Four Treasures of the Sky: A Novel
A multilayered story with a narrative driven by fate and a passionate search for identity and survival in the face of meaningless trauma, Four Treasures of the Sky by Jenny Tinghui Zhang is historical fiction at its most compelling and memorable.
Told in the voice of a well-considered memoir and lyrical as a poem, the novel is further enhanced by the presence of one character who embodies a ghost, Lin Daiyu, for whom Daiyu has been named and who accompanies her throughout.

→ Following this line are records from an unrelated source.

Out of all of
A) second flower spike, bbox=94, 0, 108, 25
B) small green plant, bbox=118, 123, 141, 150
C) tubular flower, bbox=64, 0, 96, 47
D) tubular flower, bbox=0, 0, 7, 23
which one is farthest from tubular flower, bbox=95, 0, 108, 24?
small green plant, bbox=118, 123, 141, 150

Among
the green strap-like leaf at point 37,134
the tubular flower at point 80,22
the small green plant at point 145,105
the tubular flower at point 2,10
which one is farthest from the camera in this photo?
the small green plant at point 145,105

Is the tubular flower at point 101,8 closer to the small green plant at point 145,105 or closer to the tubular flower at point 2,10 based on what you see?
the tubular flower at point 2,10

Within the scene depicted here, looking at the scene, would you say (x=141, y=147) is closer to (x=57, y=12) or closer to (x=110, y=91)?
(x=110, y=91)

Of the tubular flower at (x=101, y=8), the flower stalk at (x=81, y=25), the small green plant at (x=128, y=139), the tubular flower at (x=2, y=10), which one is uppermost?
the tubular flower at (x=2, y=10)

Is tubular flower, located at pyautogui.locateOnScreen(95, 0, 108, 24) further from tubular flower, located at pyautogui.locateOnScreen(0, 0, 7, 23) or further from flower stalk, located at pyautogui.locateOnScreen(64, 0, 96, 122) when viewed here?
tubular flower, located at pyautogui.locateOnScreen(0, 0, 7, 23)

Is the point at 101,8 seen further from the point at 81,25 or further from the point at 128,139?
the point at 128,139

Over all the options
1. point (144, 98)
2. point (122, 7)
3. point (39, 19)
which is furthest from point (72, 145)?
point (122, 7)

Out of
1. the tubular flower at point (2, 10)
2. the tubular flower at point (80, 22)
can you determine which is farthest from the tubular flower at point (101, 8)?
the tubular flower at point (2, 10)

On the first page of this generous, brutal, and heartbreaking novel, 13-year-old Daiyu, named after a beauty who has been cursed with a tragic fate, is kidnapped. It’s the first day of spring. Her parents have already disappeared, vanished in the middle of the night from their small fishing village. Her grandmother has already shaved her head, put her in boys’ clothes, and sent her to the nearby city of Zhifu.

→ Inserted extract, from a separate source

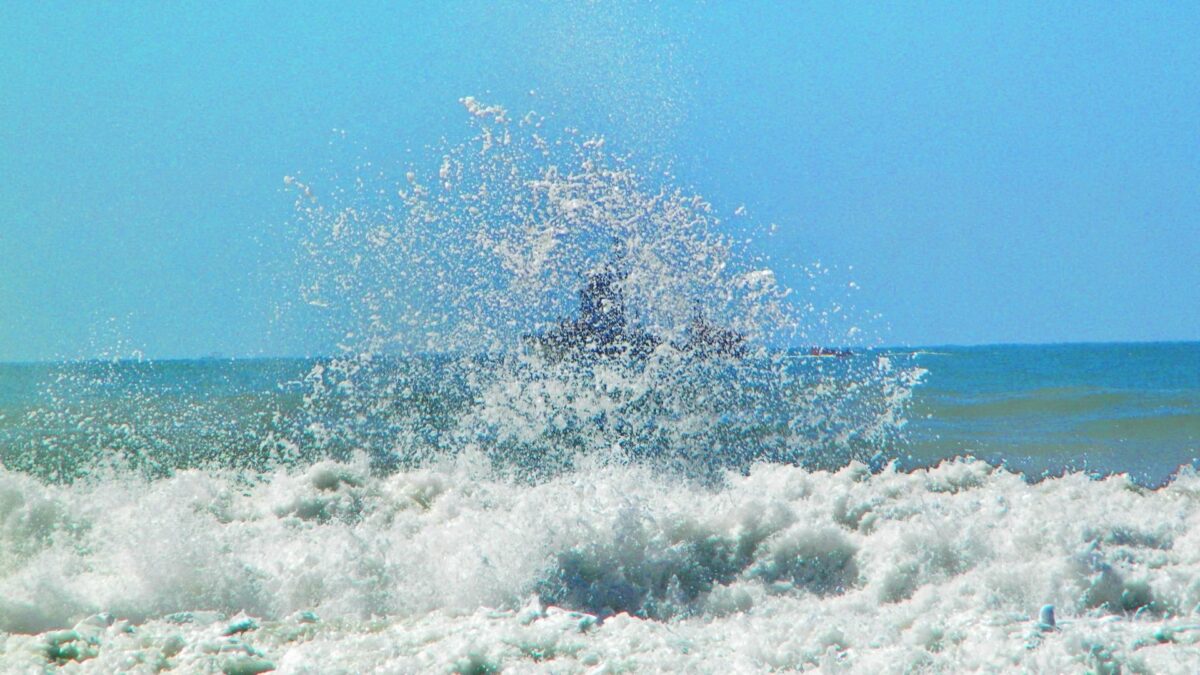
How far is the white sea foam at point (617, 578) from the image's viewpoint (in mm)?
4039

“’Do not write me letters,’ she said, putting a cap over my bald head. ‘Letters will be interpreted. Instead, let us speak to each other when it rains.’”
In the wake of this devastating end of her childhood, Daiyu survives for a time in the seaside city disguised as a boy named Feng, while she waits for rain and searches for work.

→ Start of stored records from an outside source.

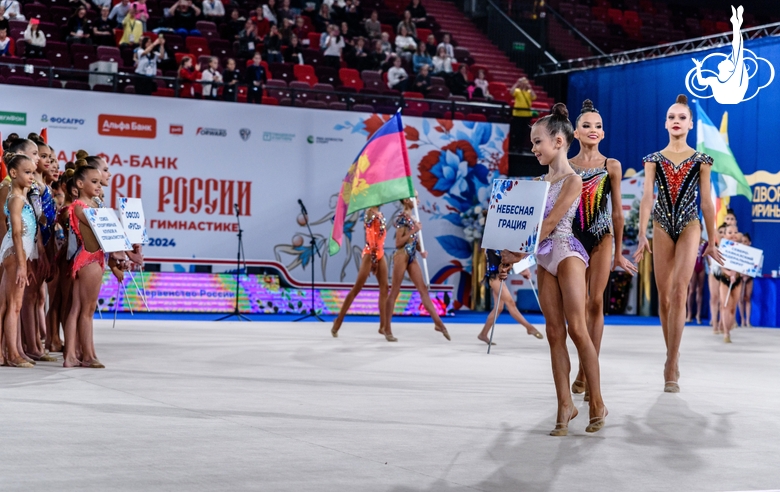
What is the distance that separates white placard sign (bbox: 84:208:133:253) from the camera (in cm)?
762

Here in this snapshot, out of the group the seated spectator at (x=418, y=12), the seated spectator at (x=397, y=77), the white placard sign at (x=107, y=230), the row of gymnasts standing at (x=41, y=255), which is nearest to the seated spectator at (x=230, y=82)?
the seated spectator at (x=397, y=77)

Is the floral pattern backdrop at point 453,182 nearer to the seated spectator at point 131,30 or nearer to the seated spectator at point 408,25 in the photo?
the seated spectator at point 408,25

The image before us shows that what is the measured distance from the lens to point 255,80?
16.9 m

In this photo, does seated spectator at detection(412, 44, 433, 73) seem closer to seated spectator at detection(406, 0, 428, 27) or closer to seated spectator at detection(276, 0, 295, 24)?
seated spectator at detection(406, 0, 428, 27)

“I looked no different form the urchins who roamed the streets, the ones who looked like hunger was the only thing keeping them alive.”
Feng now finds some shelter and consolation from Master Wang’s calligraphy school and the Chinese characters of the language. While sweeping the sidewalk outside the school, Feng’s child’s heart listens to Wang’s lessons, clinging to some order in her universe. His voice floats out above the courtyard, telling how the practice of good handwriting can make you a good human. The orphan listens to this philosophy of hope and discipline, begins to draw the characters with her broom into the tiles under her feet. The longing and innocence is irresistible, and the reader is seduced into her reality. The pages melt easily, and then Daiyu is tricked into the company of a man who keeps her prisoner while she is taught to learn English. Then he stuffs her into a barrel, ties a rope around her neck, and smuggles her onto a ship.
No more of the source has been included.